According to researchers, a significant limitation is that the video featured a rapid selection of sounds that even some of the ASMR experiencers found irritating.

“Due to the subjective nature of ASMR, there is substantial individual variability in which triggers induce the sensation,” the authors wrote.

Earlier research has looked at ways to explain ASMR sensations and found that “expectancy” can play a big role.

Researchers examined whether ASMR users experienced “placebo effect” stress reduction because they expect to experience reduced stress.

According to Dr. Wayne B. Jonas, executive director of Integrative Health Programs at Samueli Foundation, the term “placebo effect” can be confusing and is often misused.

“Placebo is most commonly defined as an inert substance such as a sugar pill or an injection of saltwater or a fake treatment used in medicine,” he explained. “But there is another definition of placebo that is more useful in practice: a response to the context and meaning of a treatment.”

He noted that a placebo response is still a response and causes measurable biological and psychological change to the “meaning and context of a treatment as delivered through treatment rituals.”

The authors of this study concluded that figuring out the answer to whether ASMR provides a placebo effect should be the focus of future research as it carries important implications for at-home stress and pain management.

An impromptu survey conducted by the website ASMR University asked people whether their ability to experience ASMR has ever gone away, either temporarily or permanently.

Commenters responded that at times it could if they were overstimulated.

“If I watch too many ASMR videos too often, it might become more difficult to get the tingles,” said one. She explained that her solution was to stop watching ASMR videos for up to a week, and her ability to feel the sensation returned.

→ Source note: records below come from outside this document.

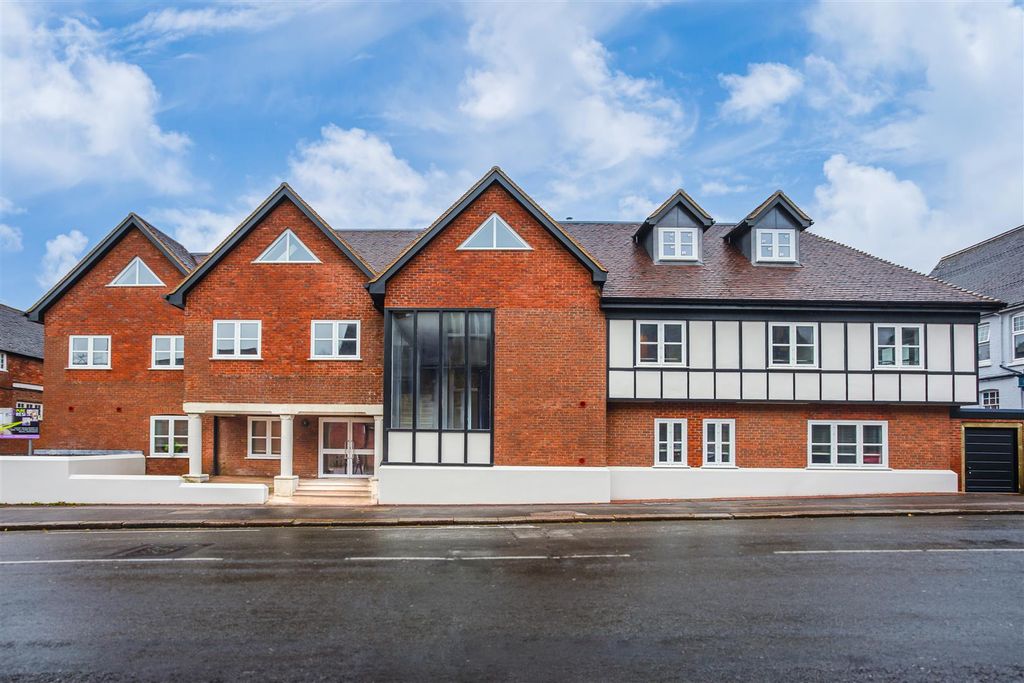 Property photo 1 of 16 External Shot.Jpg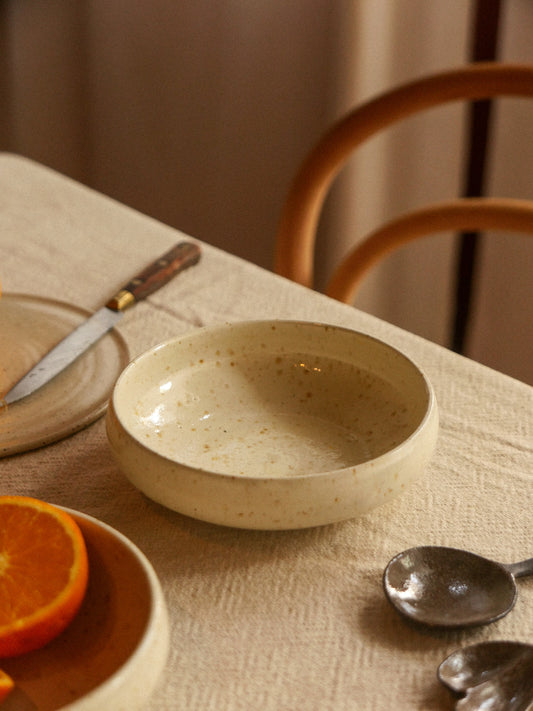 EARTHY ESSENCE, 月 Tsuki Bowl — Ivory Speckles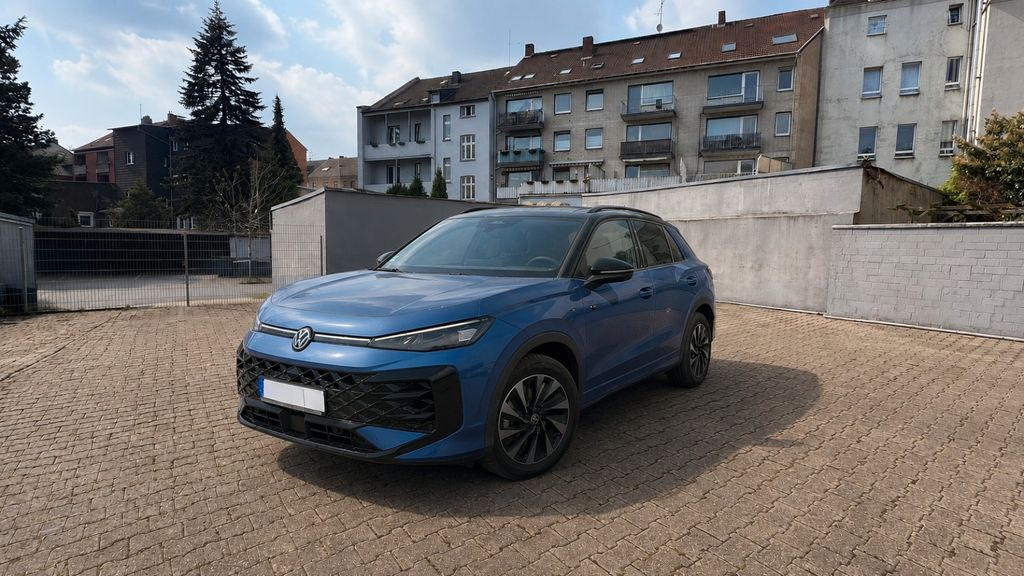 VW T-Roc 8.140 km 40.100 &euro; Duisburg 47137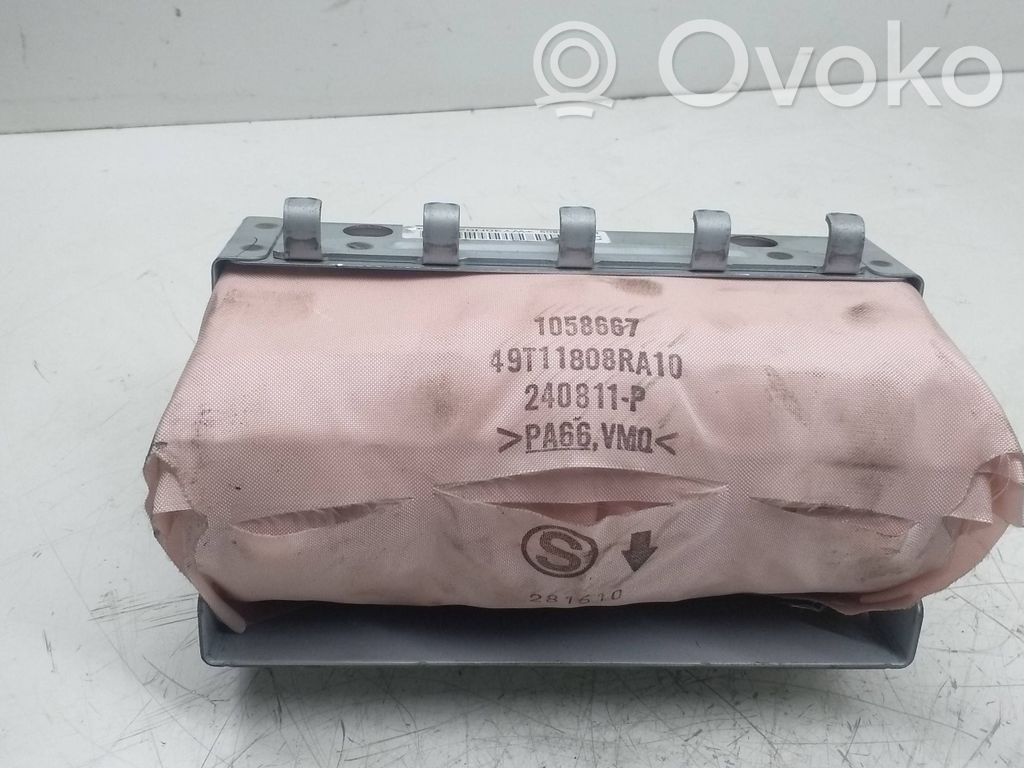 Subaru Outback Надувная подушка для пассажира 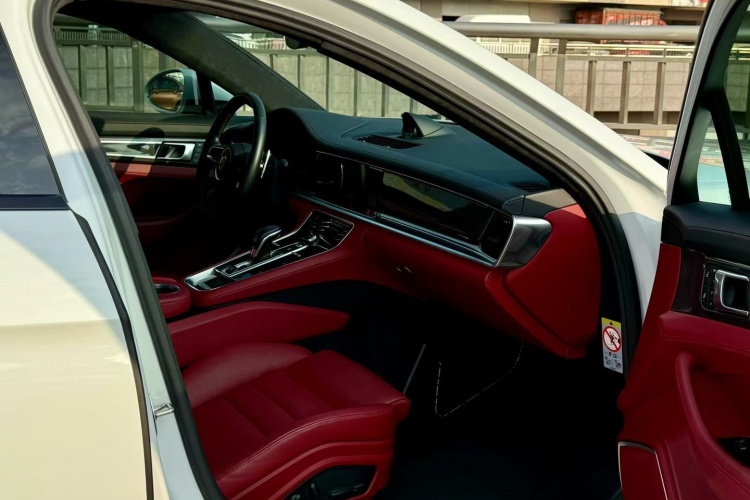 保时捷 2023款 Panamera 2.9T中控内饰7006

Another lamented that overstimulation eventually made it impossible to feel the sensation and described the loss as “torture.”

ASMR is a pleasant tingling sensation some people can experience when exposed to specific sights or sounds – but only some people can experience it.

A new study finds that those who experience AMSR tend to score higher for anxiety and neuroticism.

Experts say this phenomenon can reduce heart rate, creating a “reverse feedback loop to the brain” that reduces anxiety.